--- AVAILABLE DATA ---

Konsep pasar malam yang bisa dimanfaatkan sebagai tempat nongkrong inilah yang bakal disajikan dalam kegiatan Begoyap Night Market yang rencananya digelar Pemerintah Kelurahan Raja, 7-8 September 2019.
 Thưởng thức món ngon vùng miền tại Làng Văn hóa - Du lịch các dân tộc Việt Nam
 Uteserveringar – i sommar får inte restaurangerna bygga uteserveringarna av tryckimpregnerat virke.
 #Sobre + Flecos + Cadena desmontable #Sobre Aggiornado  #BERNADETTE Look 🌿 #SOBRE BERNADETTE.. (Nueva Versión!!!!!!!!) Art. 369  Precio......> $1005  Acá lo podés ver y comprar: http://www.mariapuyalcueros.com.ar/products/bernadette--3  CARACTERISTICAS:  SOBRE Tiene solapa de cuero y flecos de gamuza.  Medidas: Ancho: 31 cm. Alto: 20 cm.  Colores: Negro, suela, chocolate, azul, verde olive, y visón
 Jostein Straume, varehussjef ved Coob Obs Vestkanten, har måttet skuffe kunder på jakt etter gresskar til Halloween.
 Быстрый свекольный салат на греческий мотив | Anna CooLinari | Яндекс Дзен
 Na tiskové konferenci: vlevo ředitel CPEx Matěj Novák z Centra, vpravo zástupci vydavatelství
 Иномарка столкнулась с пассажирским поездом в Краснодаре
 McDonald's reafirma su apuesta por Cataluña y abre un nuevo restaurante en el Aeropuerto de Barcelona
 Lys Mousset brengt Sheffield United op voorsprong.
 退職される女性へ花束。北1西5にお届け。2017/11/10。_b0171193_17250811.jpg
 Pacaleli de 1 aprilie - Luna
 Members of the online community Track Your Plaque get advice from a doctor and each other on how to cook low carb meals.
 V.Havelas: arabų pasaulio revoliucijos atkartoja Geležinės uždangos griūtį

---

Repeat every line of the material exactly.

Konsep pasar malam yang bisa dimanfaatkan sebagai tempat nongkrong inilah yang bakal disajikan dalam kegiatan Begoyap Night Market yang rencananya digelar Pemerintah Kelurahan Raja, 7-8 September 2019.
 Thưởng thức món ngon vùng miền tại Làng Văn hóa - Du lịch các dân tộc Việt Nam
 Uteserveringar – i sommar får inte restaurangerna bygga uteserveringarna av tryckimpregnerat virke.
 #Sobre + Flecos + Cadena desmontable #Sobre Aggiornado  #BERNADETTE Look 🌿 #SOBRE BERNADETTE.. (Nueva Versión!!!!!!!!) Art. 369  Precio......> $1005  Acá lo podés ver y comprar: http://www.mariapuyalcueros.com.ar/products/bernadette--3  CARACTERISTICAS:  SOBRE Tiene solapa de cuero y flecos de gamuza.  Medidas: Ancho: 31 cm. Alto: 20 cm.  Colores: Negro, suela, chocolate, azul, verde olive, y visón
 Jostein Straume, varehussjef ved Coob Obs Vestkanten, har måttet skuffe kunder på jakt etter gresskar til Halloween.
 Быстрый свекольный салат на греческий мотив | Anna CooLinari | Яндекс Дзен
 Na tiskové konferenci: vlevo ředitel CPEx Matěj Novák z Centra, vpravo zástupci vydavatelství
 Иномарка столкнулась с пассажирским поездом в Краснодаре
 McDonald's reafirma su apuesta por Cataluña y abre un nuevo restaurante en el Aeropuerto de Barcelona
 Lys Mousset brengt Sheffield United op voorsprong.
 退職される女性へ花束。北1西5にお届け。2017/11/10。_b0171193_17250811.jpg
 Pacaleli de 1 aprilie - Luna
 Members of the online community Track Your Plaque get advice from a doctor and each other on how to cook low carb meals.
 V.Havelas: arabų pasaulio revoliucijos atkartoja Geležinės uždangos griūtį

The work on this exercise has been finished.